== What to do ==
When you print the records below, keep every word exact and leave out the images.

Data extract: Begin

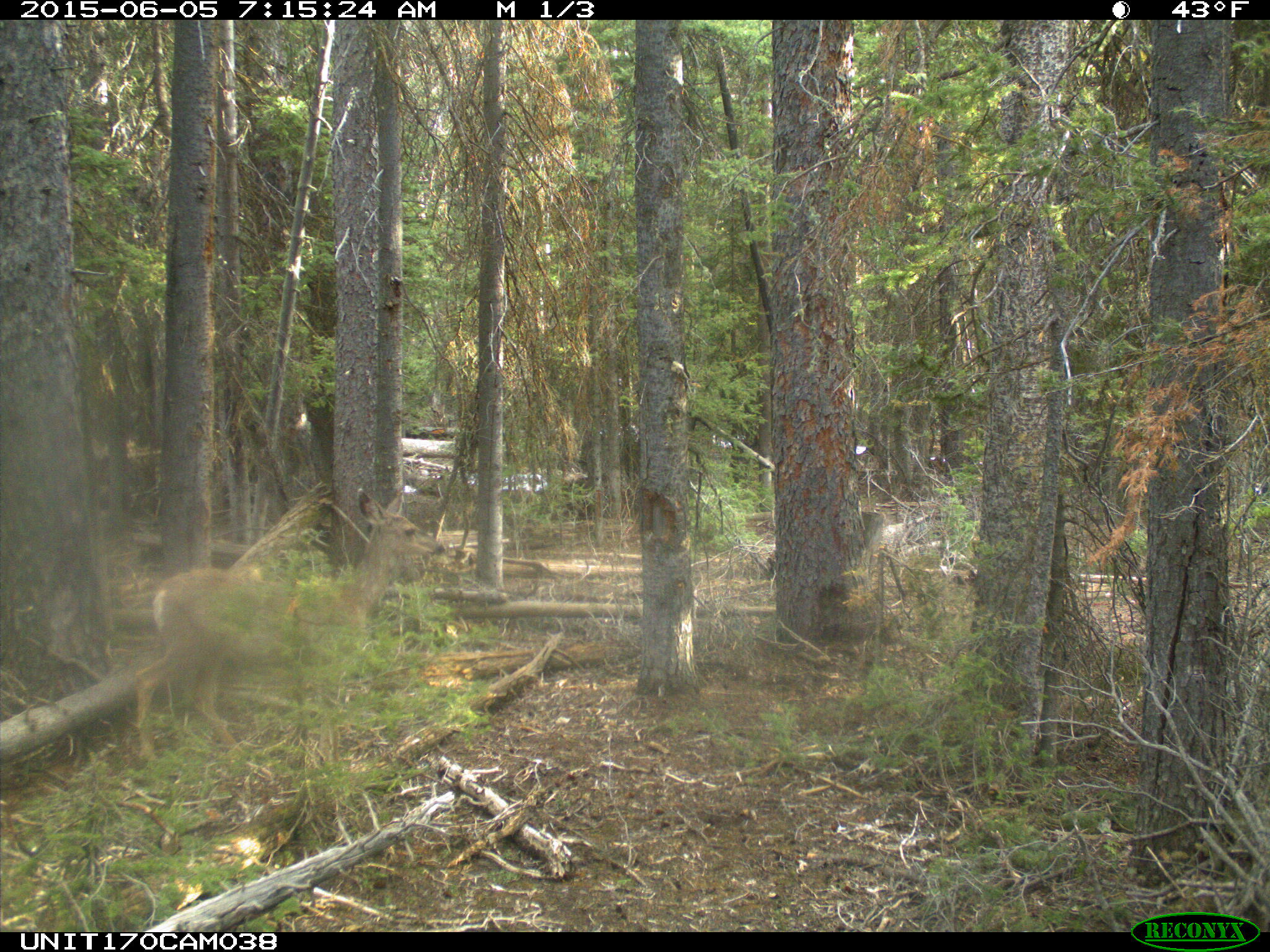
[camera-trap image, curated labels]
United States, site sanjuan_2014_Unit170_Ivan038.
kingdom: Animalia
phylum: Chordata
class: Mammalia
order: Artiodactyla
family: Cervidae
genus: Odocoileus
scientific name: Odocoileus hemionus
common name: mule deer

Data extract: End

== Written answer ==
[camera-trap image, curated labels]
United States, site sanjuan_2014_Unit170_Ivan038.
kingdom: Animalia
phylum: Chordata
class: Mammalia
order: Artiodactyla
family: Cervidae
genus: Odocoileus
scientific name: Odocoileus hemionus
common name: mule deer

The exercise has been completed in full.